Both CRFB releases include the repeal of the credit union tax exemption as a means to lower the corporate tax rate.
The white paper, released Wednesday, said, “Within the tax corporate tax code, there are a number of narrowly focused provisions which benefit only one or a few industries. Though some of these tax expenditures may have important justifications, they can also lead to an unequal playing field where the government is picking winners and losers.”
“Examples include various tax preferences for extractive industries like oil and gas, the exemption of credit union income, the low-income housing credit which subsidizes housing construction, and the Blue Cross/Blue Shield deduction.”

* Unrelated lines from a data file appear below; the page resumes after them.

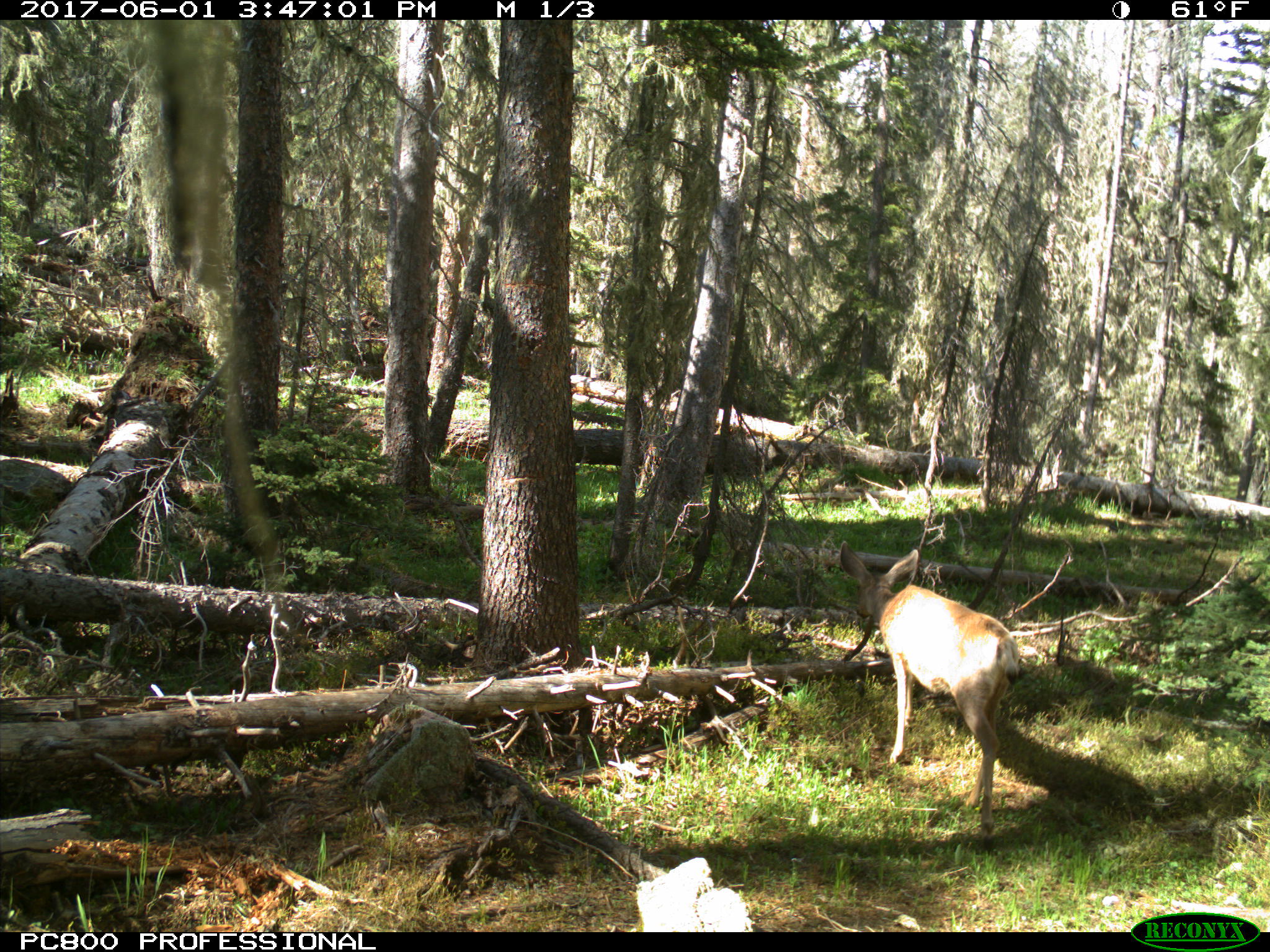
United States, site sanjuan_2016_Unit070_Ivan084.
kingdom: Animalia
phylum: Chordata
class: Mammalia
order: Artiodactyla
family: Cervidae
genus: Odocoileus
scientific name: Odocoileus hemionus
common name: mule deer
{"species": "Odocoileus hemionus (mule deer)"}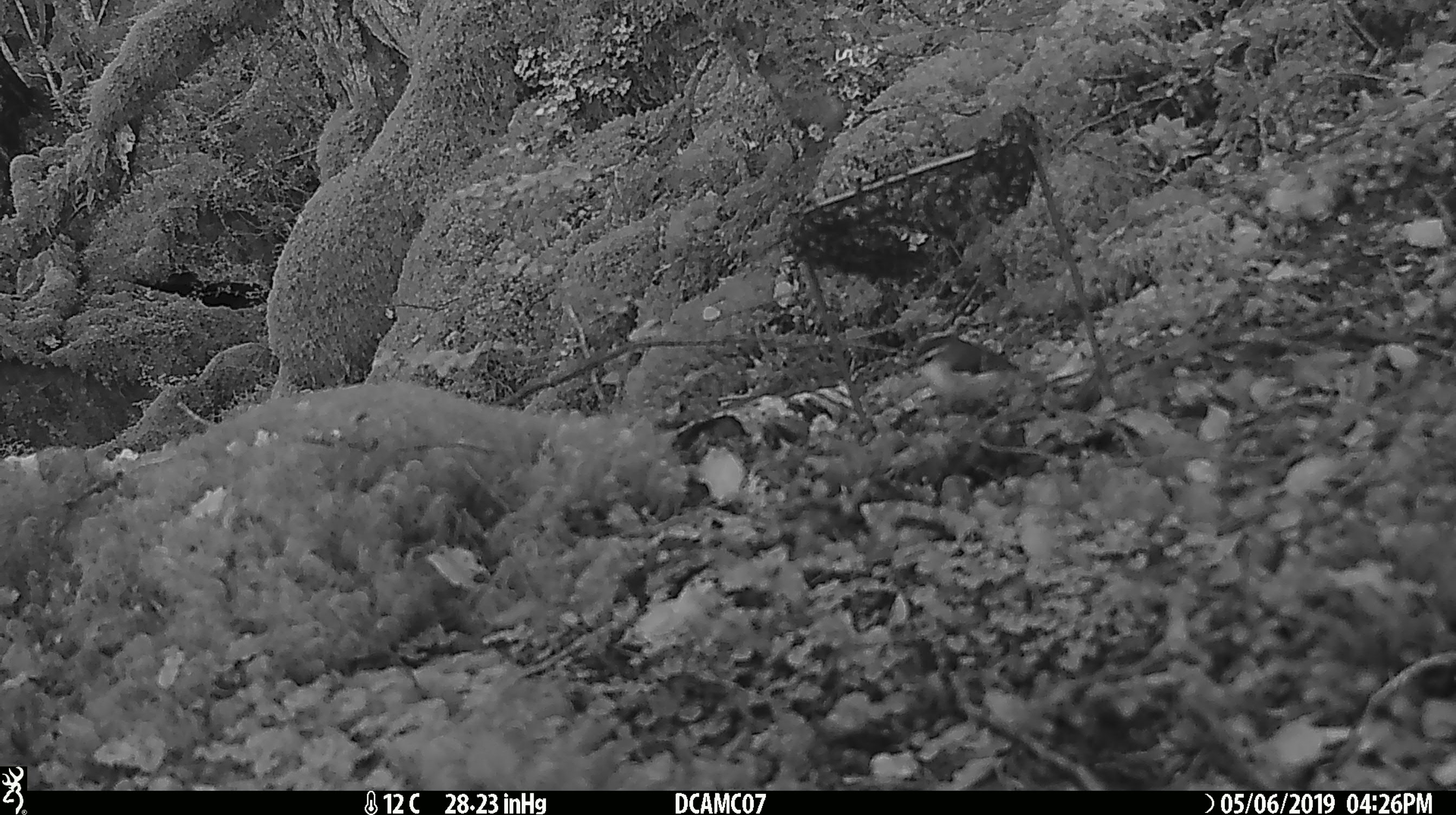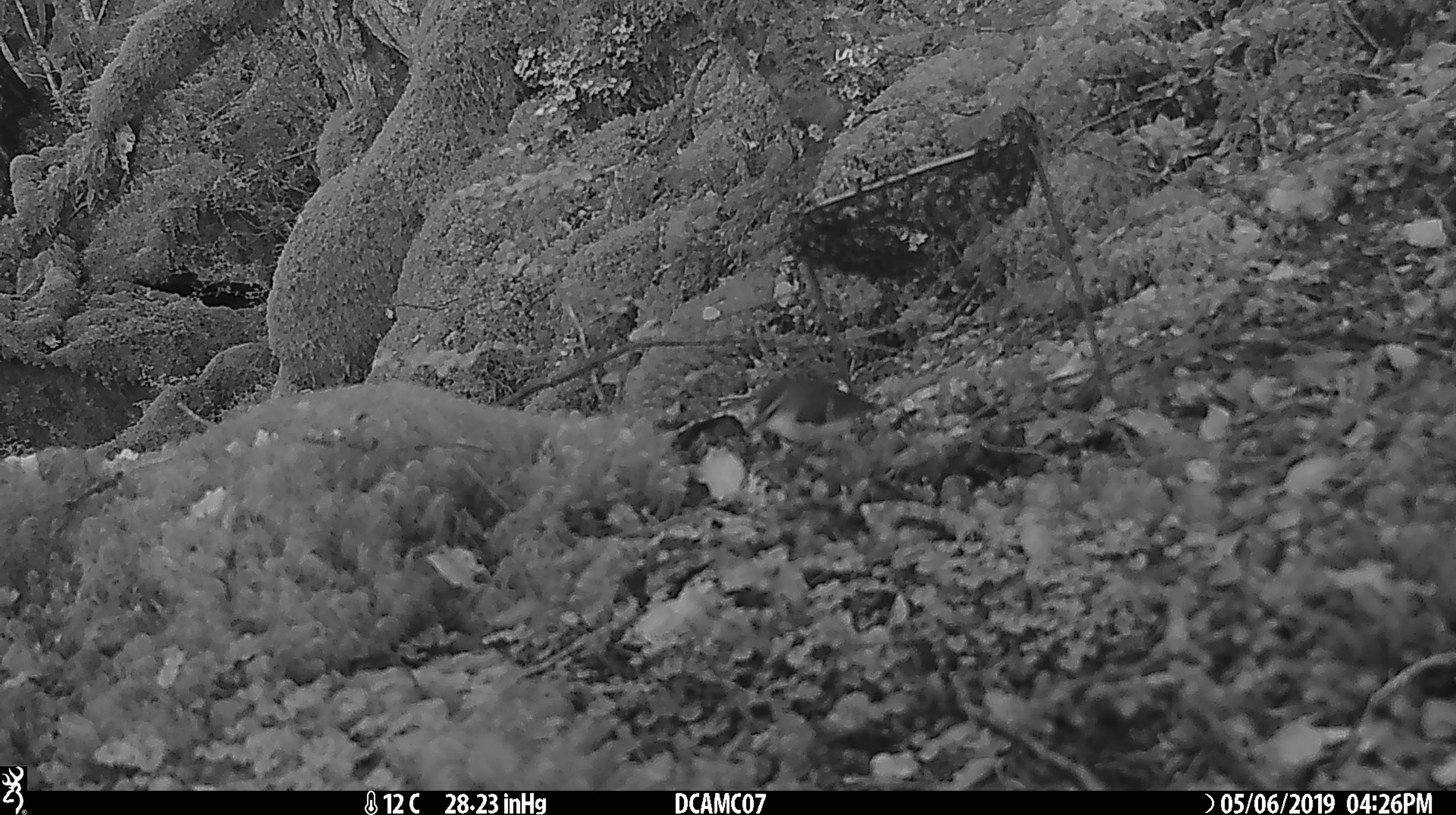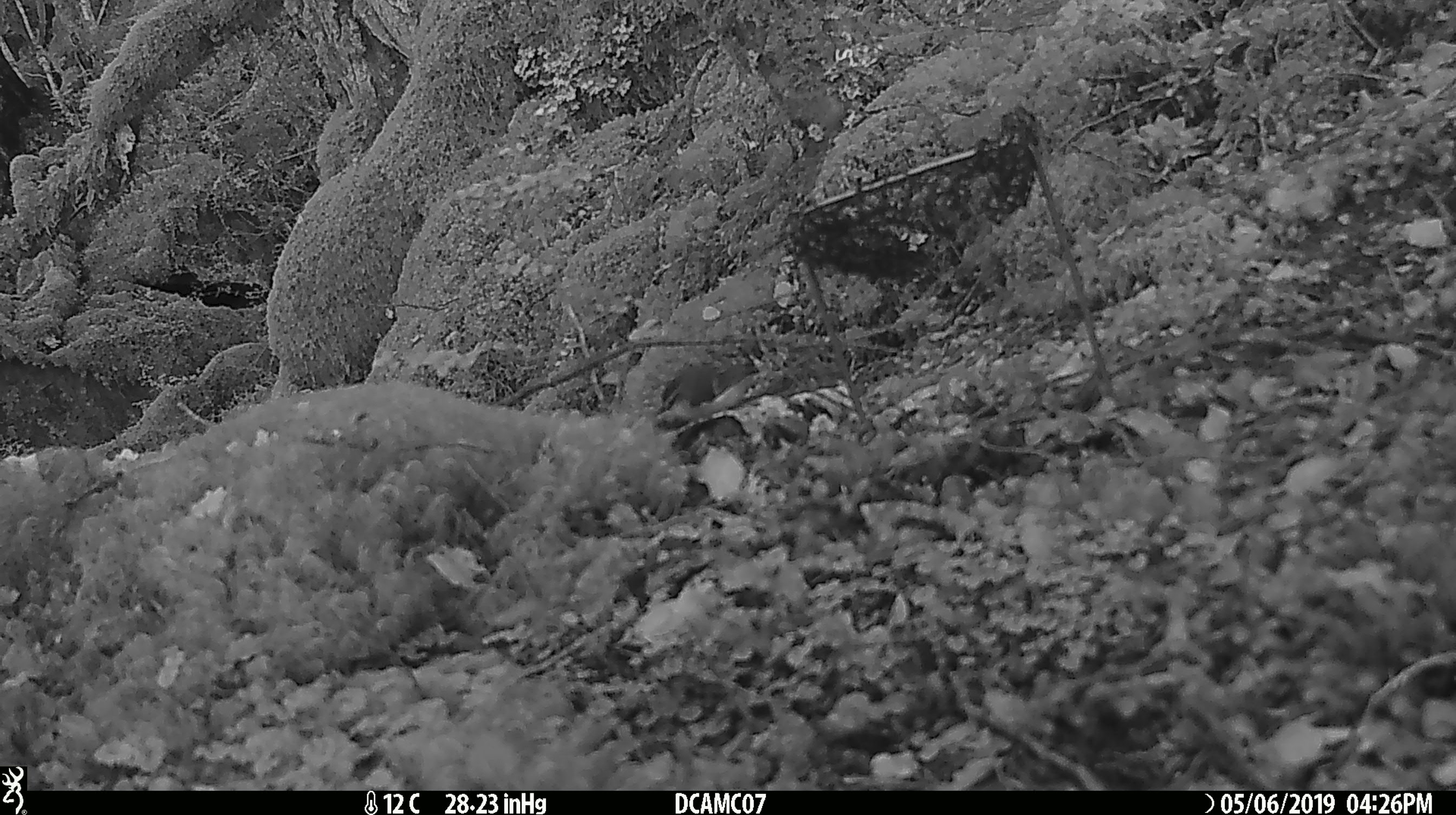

The paper is posted on the CRFB’s website, promoted on its front page, and includes a tax reform calculator that invites users to create their own tax reform plan. A list of possible reforms, including credit union tax exemption in a section of possible tax expenditures that could be eliminated, can be “checked” and deducted from the corporate tax rate.
The interactive tool cites data from the Joint Committee on Taxation, and values the credit union exemption as having a tax revenue value of $2 billion per year. Eliminating the credit union exemption, the calculator claims, would generate enough tax revenue to drop the corporate tax rate 0.2%.
Becker, in his reply, wrote, “While we fully recognize and appreciate the need for a comprehensive national dialogue on the fiscal future of our country and support efforts to explore related policy options, we believe that the presentation of the tax calculator is such that users who choose to hypothetically eliminate the credit union tax exemption would, unfortunately, not have the means to accurately perceive the impact on consumers, businesses and the U.S. economy.”
Becker urges the committee to review a recent NAFCU study on the credit union tax exemption, that found removing the credit union tax exemption would actually cost, not save, the federal government $15 billion in lost income tax revenue over 10 years, due to the negative impact on the nation’s economy.
That study also found that GDP would be reduced by $148 billion and 1.5 million jobs would be lost over the next decade, Becker added.
Becker asked in the letter to meet with MacGuineas to discuss the issue.
Many speakers at NAFCU’s Congressional Caucus earlier this month said Congress intends to tackle tax reform next year, and the credit union exemption has already been targeted by the banking lobby.